◆ **GOAL A**: Express the lines of the listing as a JSON list of strings, one string per line and blank lines omitted, starting at the line containing "With the options being" and ending at the last line of the listing.

#####

Q: What’s the purpose behind using draw reins?

I think they help a horse get a feel of what it should feel like to be round and underneath you. It helps them learn that shape in their topline.

They’re meant to be a subtle reminder of where the horse should be in his body and to help keep him steady. But they should never be used to fix a horse’s head or lock a horse’s neck down. They shouldn’t replace true riding, that leg-into-hand feel.

There is a time and place for draw reins. I believe you must have an educated hand, seat and leg to use them correctly. They are meant as a guideline, not for intimidation.

Q: Where do draw reins go really wrong?

When they are used to set a horse’s head in a way that’s forceful.

We’re riding horses whose instinct is fight or flight. Anytime they feel overpowered or trapped, you’re going to get one of those responses, and neither is good. They only naturally react to what we do to them. When someone is being abusive with draw reins, that rider is forcing a horse to do something it is not comfortable doing at that point.

The horses look distressed, and they act out. They evade: get crooked, throw their haunches one way or another, or they run sideways; or their chins are to their chests, they’re frothing at the mouth and coiled up behind the rider’s hand. That’s when I cringe. It’s not teaching the horse anything that’s correct.

I’ve never seen a horse go around with its chin to its chest and have his ears be forward and his eyes look happy. He’ll look worried, scared, confused, angry, and as a horseman, I don’t think that ever does a horse any good.

#####

◆ **GOAL B**: Please quote the draw reins passage word for word, starting at "There is a time" and ending at "at that point.".

#####

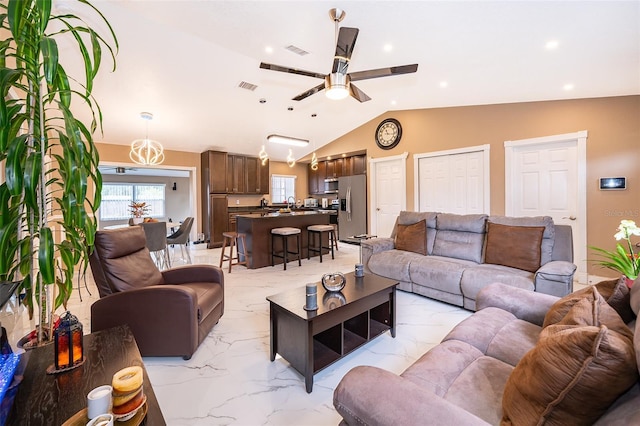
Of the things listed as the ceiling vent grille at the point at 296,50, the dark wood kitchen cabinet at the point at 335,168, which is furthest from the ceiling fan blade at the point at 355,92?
the dark wood kitchen cabinet at the point at 335,168

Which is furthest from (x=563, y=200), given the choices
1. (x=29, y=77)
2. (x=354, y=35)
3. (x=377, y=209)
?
(x=29, y=77)

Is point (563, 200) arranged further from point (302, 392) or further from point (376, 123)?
point (302, 392)

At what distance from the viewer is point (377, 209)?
664 centimetres

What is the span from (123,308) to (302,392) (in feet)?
4.59

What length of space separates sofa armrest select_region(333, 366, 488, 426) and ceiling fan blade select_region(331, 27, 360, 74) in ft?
7.75

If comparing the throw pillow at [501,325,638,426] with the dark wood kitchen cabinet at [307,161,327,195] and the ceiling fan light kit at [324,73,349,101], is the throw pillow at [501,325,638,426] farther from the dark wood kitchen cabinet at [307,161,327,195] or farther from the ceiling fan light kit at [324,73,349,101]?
the dark wood kitchen cabinet at [307,161,327,195]

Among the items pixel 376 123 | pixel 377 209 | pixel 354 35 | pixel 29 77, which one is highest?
pixel 376 123

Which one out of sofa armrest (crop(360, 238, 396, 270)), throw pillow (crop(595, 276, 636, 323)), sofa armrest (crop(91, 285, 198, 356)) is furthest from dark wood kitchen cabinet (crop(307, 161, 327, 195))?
throw pillow (crop(595, 276, 636, 323))

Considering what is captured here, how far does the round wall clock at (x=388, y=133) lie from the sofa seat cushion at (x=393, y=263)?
3.06 meters

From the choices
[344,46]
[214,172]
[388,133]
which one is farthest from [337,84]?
[214,172]

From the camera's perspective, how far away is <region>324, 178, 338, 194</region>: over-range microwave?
793 centimetres

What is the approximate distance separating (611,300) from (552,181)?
12.2ft

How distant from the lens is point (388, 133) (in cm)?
620

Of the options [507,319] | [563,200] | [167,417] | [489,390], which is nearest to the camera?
[489,390]
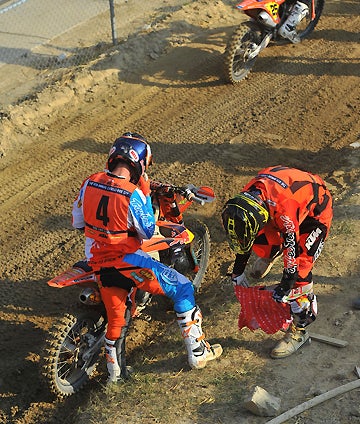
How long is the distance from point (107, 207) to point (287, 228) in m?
1.49

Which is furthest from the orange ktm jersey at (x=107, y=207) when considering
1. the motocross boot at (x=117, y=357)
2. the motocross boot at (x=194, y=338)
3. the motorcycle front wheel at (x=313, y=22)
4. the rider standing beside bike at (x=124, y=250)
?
the motorcycle front wheel at (x=313, y=22)

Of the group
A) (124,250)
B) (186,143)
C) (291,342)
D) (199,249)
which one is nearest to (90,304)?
(124,250)

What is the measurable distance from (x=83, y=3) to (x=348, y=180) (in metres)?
7.62

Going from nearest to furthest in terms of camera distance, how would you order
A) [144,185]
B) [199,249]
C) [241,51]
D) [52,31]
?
[144,185]
[199,249]
[241,51]
[52,31]

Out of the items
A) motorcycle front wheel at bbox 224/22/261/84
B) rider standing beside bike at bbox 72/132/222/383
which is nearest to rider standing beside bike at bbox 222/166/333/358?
rider standing beside bike at bbox 72/132/222/383

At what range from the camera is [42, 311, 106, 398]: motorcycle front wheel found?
19.4 ft

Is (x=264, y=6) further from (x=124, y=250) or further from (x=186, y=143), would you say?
(x=124, y=250)

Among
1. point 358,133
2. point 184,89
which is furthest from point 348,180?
point 184,89

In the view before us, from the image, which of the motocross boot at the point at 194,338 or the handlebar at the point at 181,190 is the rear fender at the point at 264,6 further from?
the motocross boot at the point at 194,338

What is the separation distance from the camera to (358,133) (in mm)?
9820

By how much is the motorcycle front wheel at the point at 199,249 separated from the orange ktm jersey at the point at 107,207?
1.58m

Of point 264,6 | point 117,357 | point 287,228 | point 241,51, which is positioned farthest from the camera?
point 241,51

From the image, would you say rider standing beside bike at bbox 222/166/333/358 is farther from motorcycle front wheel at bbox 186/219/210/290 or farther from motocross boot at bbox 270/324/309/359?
motorcycle front wheel at bbox 186/219/210/290

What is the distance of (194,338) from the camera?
20.0ft
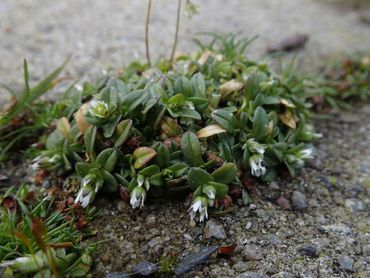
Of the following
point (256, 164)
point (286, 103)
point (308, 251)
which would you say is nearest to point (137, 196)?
point (256, 164)

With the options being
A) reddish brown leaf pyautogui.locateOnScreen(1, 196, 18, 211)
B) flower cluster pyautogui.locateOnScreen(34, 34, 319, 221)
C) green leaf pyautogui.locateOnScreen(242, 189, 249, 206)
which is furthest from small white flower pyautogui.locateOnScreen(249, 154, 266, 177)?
reddish brown leaf pyautogui.locateOnScreen(1, 196, 18, 211)

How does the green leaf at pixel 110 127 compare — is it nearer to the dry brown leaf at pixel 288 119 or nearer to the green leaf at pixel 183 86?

#####

◆ **OUTPUT A**:
[
  "With the options being",
  "A) reddish brown leaf pyautogui.locateOnScreen(1, 196, 18, 211)",
  "B) flower cluster pyautogui.locateOnScreen(34, 34, 319, 221)",
  "C) green leaf pyautogui.locateOnScreen(242, 189, 249, 206)",
  "which is furthest from small white flower pyautogui.locateOnScreen(249, 154, 266, 177)?",
  "reddish brown leaf pyautogui.locateOnScreen(1, 196, 18, 211)",
  "How does the green leaf at pixel 110 127 compare — is it nearer to the dry brown leaf at pixel 288 119 or nearer to the green leaf at pixel 183 86?"
]

◆ **OUTPUT B**:
There is a time and place for draw reins. I believe you must have an educated hand, seat and leg to use them correctly. They are meant as a guideline, not for intimidation.

Q: Where do draw reins go really wrong?

When they are used to set a horse’s head in a way that’s forceful.

We’re riding horses whose instinct is fight or flight. Anytime they feel overpowered or trapped, you’re going to get one of those responses, and neither is good. They only naturally react to what we do to them. When someone is being abusive with draw reins, that rider is forcing a horse to do something it is not comfortable doing at that point.